> **Stated exercise 1**: According to the interview excerpt, what was the first novel, Golden Country, about?
> **Stated exercise 2**: Locate each line in the rows that contains the word "pointed" and copy those lines.

> **Selection**:
My last book dealt in many of my family's stories. Or I should say family myths. In Something Red, though I did grow up just outside of DC, the stories were less familial. Many of the details--the house, for example, resembles my house. The attic room is the same room I blew smoke out of all through high school. And I am chagrined to report my father did do yoga, often without clothes, in the basement. It was more, though, that feeling of being so close to the very mechanism of our government--my sister and I had friends who were the sons and daughters of senators and lobbyists--so close we could get a private tour of the oval office, and yet, be as far removed from anyone else.

And to be honest, '79 was a little before my time, at least my teenage years were a little later! I wrote myself into a lot of research. Who knew I needed to figure out so much about the Cold War and immigration laws, and the Rosenbergs? I read a lot about social movements in this country because, in the end, the subtle nuances between communism and socialism and who denounced Stalin first and who was a Trotskyite, I needed to understand that a lot better and a lot more completely. And I needed to make sure the music was right for the era, the clothes, what people ate (there is a ton about food in this book) and even the way they talked to one another. Just because, say, a law changes in '79, doesn't mean people are instantly referencing it as such. I wanted to get those details absolutely correct. I have this theory now that every novel is historical. The present is just so instantly the past, especially due to the swiftness of technology. These issues of how people really talk to one another, what's in the culture, is an issue that every novelist, even one writing about right this moment, has to grapple with.

Your first novel Golden Country was about the American dream and the immigrant experience, and in a sense, Something Red is about another kind of American Dream—one of equality and politics. Yet both of these dreams don’t quite work out the way the characters wish them to. What do you think this says about the kind of dreams we forge for ourselves and our families, and the times we live in?

Well, I have always been profoundly interested in failure. But Something Red is absolutely the psychic and physical spoils of that dream the characters in Golden Country worked so hard for. But with each generation, what we want changes. The immigrants who came over needed basic stuff--and success was measured in very concrete terms. And in the sixties, women's rights and civil rights could in a sense be measured, however slowly, by physical change. African Americans were no longer sitting at the back of the bus. Women were actually in the work place. Those dreams of equality, or at least some degree of its physical manifestation, were realized. But it gets more complicated--success--the longer we've been in this country. After all, there are other kinds of dreams.

And who measures success is also complicated. I think as our dreams--and with dreams I might in this case say passions and desires--get more individualized, they get harder to mark and so harder to see realized. If you want to make a million dollars, say, you know when you've made a million dollars. (So I hear anyway...) But if you want to be a successful artist, or a great parent, how do we measure that for ourselves? Often we look outward for that validation and to the culture, which as we know, changes terribly quickly. It's an impossible premise. Which of course is where self-help comes in, and all that stuff that deals with the self and not the family or a collective group of people. When there is so much freedom--which is of course what we seek, what previous generations have worked very hard for, and what these characters are looking for in terms of the women's movement, and music, and labor unions--the choices become very complicated because there are so many of them. Which is around about way of saying, while the issue of say, gay marriage is a dream we could see happen in this country, it's gotten more and more difficult for our individuated dreams to come true.

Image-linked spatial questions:
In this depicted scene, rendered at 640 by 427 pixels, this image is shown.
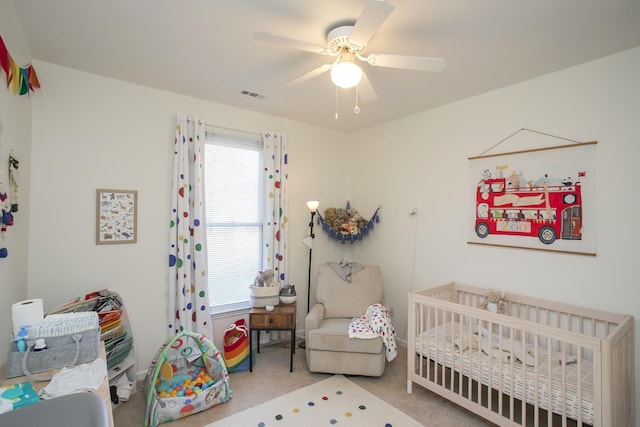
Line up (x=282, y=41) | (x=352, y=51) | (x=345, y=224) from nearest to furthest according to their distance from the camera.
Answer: (x=282, y=41)
(x=352, y=51)
(x=345, y=224)

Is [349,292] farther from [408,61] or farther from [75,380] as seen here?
[75,380]

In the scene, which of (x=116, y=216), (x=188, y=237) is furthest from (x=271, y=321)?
(x=116, y=216)

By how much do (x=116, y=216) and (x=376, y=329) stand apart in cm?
241

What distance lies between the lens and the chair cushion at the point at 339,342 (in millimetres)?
2754

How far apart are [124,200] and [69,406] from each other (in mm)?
2141

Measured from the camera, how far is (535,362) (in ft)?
6.32

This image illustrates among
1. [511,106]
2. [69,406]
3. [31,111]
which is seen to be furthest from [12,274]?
[511,106]

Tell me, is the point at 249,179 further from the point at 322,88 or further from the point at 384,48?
the point at 384,48

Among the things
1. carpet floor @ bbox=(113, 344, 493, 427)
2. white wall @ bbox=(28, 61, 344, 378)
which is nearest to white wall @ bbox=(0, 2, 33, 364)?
white wall @ bbox=(28, 61, 344, 378)

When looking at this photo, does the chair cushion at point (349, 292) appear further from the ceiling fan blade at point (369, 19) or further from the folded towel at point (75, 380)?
the ceiling fan blade at point (369, 19)

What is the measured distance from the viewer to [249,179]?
348 cm

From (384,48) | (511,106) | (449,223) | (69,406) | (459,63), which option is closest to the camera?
(69,406)

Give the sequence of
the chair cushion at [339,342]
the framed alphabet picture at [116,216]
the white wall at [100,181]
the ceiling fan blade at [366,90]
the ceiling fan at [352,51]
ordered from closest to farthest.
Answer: the ceiling fan at [352,51] < the ceiling fan blade at [366,90] < the white wall at [100,181] < the framed alphabet picture at [116,216] < the chair cushion at [339,342]

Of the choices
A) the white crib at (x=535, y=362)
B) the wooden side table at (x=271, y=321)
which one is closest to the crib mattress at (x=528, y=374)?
the white crib at (x=535, y=362)
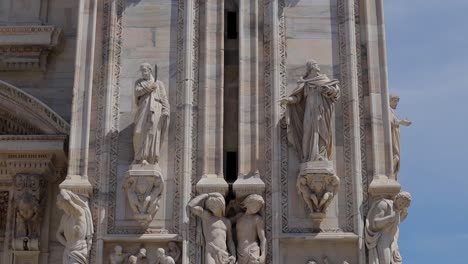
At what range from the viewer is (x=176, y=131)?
72.5ft

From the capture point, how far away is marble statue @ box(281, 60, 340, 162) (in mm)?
21438

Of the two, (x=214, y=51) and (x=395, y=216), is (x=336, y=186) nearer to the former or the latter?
(x=395, y=216)

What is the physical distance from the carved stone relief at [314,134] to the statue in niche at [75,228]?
4.50 m

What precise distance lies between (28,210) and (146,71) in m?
4.39

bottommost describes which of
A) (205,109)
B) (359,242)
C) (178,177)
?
(359,242)

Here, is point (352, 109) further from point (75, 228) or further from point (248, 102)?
point (75, 228)

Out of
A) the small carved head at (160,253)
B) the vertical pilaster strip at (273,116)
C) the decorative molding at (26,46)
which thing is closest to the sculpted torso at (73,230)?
the small carved head at (160,253)

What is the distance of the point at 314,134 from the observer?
2142 cm

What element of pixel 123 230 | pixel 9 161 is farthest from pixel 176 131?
pixel 9 161

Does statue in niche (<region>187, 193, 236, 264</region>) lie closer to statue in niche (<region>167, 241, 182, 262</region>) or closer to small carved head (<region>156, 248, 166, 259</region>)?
statue in niche (<region>167, 241, 182, 262</region>)

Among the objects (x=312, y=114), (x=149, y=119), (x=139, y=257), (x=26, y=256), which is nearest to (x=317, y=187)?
(x=312, y=114)

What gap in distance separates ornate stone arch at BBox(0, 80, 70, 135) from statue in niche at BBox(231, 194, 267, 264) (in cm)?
515

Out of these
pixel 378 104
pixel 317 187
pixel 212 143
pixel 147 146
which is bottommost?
pixel 317 187

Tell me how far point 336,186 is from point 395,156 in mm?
2397
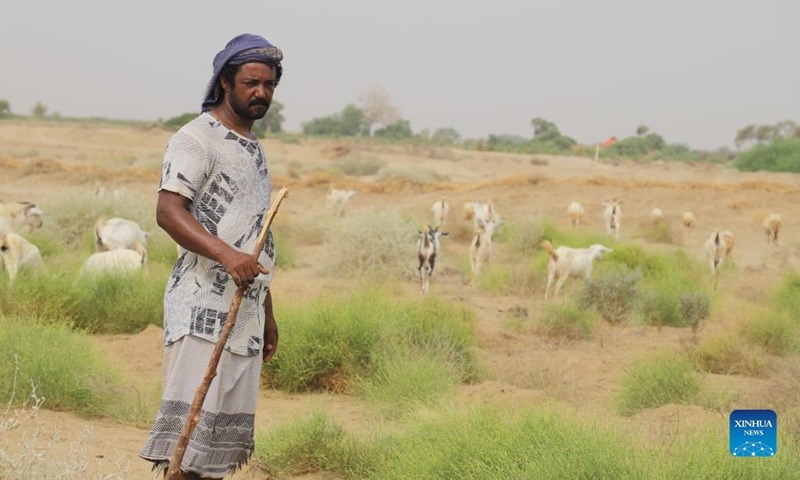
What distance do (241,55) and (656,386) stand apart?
16.6 ft

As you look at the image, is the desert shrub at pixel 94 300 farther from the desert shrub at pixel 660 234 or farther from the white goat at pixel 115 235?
the desert shrub at pixel 660 234

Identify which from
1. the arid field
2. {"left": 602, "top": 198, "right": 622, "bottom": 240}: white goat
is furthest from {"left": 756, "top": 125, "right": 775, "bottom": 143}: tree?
{"left": 602, "top": 198, "right": 622, "bottom": 240}: white goat

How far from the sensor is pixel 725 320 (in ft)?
38.3

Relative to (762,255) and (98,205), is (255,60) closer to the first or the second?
(98,205)

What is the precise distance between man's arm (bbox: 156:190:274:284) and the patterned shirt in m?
0.05

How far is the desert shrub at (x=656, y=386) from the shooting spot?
23.9 feet

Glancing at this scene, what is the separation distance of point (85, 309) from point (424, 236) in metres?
5.75

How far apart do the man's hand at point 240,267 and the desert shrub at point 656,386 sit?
469cm

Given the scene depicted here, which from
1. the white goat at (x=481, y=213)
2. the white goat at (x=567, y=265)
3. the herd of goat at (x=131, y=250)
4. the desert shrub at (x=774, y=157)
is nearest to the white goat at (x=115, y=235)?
the herd of goat at (x=131, y=250)

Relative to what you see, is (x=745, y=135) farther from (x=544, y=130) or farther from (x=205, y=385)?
(x=205, y=385)

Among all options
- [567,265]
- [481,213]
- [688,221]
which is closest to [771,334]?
[567,265]

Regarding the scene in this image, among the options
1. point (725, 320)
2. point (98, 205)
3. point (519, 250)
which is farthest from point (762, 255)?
point (98, 205)

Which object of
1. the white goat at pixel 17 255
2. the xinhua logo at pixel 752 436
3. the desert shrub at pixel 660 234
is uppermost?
the xinhua logo at pixel 752 436

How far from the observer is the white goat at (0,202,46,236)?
1283cm
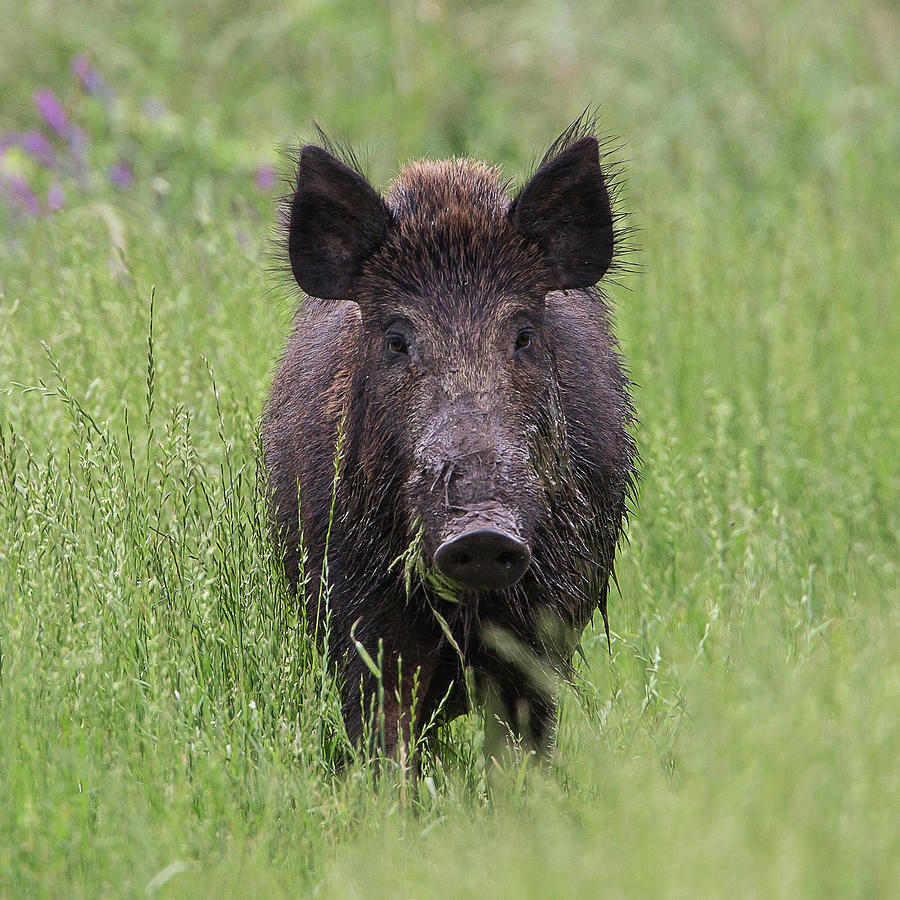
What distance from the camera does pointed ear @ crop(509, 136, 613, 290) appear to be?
13.1 feet

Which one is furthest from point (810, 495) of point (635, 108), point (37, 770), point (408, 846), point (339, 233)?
point (635, 108)

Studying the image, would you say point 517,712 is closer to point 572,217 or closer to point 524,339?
point 524,339

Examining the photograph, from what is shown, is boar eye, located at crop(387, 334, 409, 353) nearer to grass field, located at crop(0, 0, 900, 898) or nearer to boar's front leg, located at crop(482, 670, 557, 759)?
grass field, located at crop(0, 0, 900, 898)

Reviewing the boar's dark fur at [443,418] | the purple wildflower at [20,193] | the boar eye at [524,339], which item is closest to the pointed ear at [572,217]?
the boar's dark fur at [443,418]

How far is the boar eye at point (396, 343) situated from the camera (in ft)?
12.5

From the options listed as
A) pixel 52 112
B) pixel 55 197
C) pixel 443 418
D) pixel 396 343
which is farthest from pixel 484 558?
pixel 52 112

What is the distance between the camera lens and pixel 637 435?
19.5 feet

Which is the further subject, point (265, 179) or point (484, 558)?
point (265, 179)

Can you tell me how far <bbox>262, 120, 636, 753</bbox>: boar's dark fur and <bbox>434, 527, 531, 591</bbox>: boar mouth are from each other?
0.76 feet

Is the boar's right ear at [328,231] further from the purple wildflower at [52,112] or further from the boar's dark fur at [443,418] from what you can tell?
the purple wildflower at [52,112]

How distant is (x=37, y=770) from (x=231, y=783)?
1.45ft

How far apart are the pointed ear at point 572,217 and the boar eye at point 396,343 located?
19.0 inches

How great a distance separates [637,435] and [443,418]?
2.51 m

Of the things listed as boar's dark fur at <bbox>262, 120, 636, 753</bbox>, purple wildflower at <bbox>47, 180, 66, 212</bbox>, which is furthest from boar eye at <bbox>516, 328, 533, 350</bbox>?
purple wildflower at <bbox>47, 180, 66, 212</bbox>
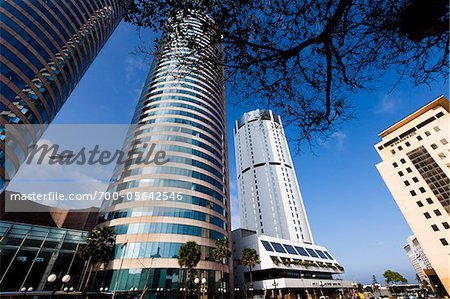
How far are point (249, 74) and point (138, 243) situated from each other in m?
36.2

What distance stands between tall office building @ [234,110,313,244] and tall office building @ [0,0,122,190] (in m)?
61.3

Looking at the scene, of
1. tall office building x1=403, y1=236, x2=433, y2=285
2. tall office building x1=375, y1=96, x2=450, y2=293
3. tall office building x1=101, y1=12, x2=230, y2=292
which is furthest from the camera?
tall office building x1=403, y1=236, x2=433, y2=285

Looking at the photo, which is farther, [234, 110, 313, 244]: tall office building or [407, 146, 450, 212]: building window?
[234, 110, 313, 244]: tall office building

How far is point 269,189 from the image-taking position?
109938 mm

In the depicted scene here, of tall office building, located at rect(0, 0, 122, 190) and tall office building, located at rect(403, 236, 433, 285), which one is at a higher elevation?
tall office building, located at rect(0, 0, 122, 190)

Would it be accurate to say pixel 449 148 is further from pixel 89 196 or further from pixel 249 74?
pixel 89 196

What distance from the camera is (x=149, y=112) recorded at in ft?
161

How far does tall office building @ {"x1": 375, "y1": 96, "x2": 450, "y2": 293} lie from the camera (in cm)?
3905

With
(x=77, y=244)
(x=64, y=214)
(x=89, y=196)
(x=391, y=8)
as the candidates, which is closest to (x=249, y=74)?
(x=391, y=8)

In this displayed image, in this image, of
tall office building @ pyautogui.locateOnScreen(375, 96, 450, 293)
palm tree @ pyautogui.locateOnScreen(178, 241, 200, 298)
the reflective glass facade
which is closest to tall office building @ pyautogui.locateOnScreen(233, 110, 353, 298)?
palm tree @ pyautogui.locateOnScreen(178, 241, 200, 298)

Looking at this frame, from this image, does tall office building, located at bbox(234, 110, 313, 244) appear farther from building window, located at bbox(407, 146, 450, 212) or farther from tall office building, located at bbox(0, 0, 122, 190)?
tall office building, located at bbox(0, 0, 122, 190)

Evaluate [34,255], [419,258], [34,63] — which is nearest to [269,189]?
[419,258]

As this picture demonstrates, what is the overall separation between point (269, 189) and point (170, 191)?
264 ft

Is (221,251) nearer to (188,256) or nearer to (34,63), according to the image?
(188,256)
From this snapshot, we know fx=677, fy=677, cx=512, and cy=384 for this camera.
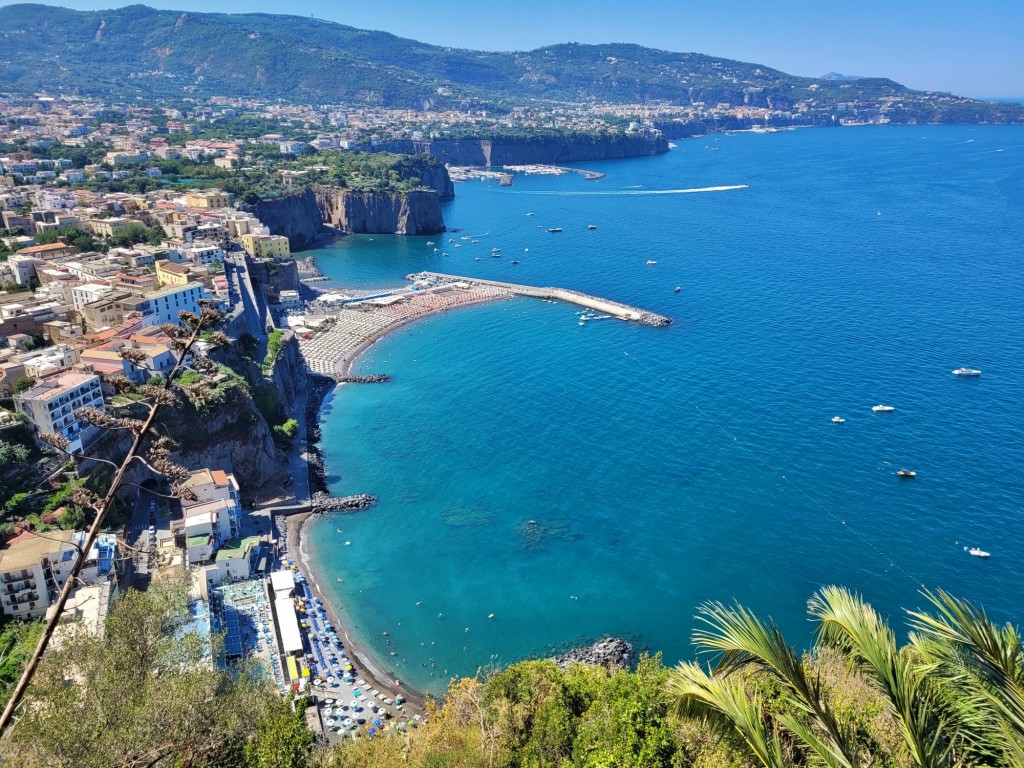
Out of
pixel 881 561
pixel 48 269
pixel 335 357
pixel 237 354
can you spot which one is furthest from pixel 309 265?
pixel 881 561

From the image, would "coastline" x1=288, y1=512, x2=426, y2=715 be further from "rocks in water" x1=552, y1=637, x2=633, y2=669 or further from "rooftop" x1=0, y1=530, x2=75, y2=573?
"rooftop" x1=0, y1=530, x2=75, y2=573

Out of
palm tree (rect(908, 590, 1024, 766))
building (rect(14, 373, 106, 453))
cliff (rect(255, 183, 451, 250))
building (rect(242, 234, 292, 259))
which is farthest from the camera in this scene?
cliff (rect(255, 183, 451, 250))

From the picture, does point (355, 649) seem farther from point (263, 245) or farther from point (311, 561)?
point (263, 245)

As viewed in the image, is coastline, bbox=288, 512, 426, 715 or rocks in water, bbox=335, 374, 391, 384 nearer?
coastline, bbox=288, 512, 426, 715

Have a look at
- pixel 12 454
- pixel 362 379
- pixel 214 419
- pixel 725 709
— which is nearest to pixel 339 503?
pixel 214 419

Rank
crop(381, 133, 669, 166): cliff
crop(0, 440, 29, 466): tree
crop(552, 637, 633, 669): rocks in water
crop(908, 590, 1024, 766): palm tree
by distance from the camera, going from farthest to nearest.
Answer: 1. crop(381, 133, 669, 166): cliff
2. crop(0, 440, 29, 466): tree
3. crop(552, 637, 633, 669): rocks in water
4. crop(908, 590, 1024, 766): palm tree

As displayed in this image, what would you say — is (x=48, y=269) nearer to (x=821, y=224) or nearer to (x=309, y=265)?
(x=309, y=265)

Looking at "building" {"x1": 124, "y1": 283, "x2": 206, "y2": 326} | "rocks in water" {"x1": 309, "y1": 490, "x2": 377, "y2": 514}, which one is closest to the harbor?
"building" {"x1": 124, "y1": 283, "x2": 206, "y2": 326}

> **Problem solution 1**: It was about the American dream and the immigrant experience.

> **Problem solution 2**:
What distance from the camera does pointed ear @ crop(509, 136, 613, 290) appear to be?
Reviewing the boar's dark fur at [443,418] | the purple wildflower at [20,193] | the boar eye at [524,339], which item is closest to the pointed ear at [572,217]?
How far apart are the pointed ear at point 572,217 and the boar eye at point 396,343 located?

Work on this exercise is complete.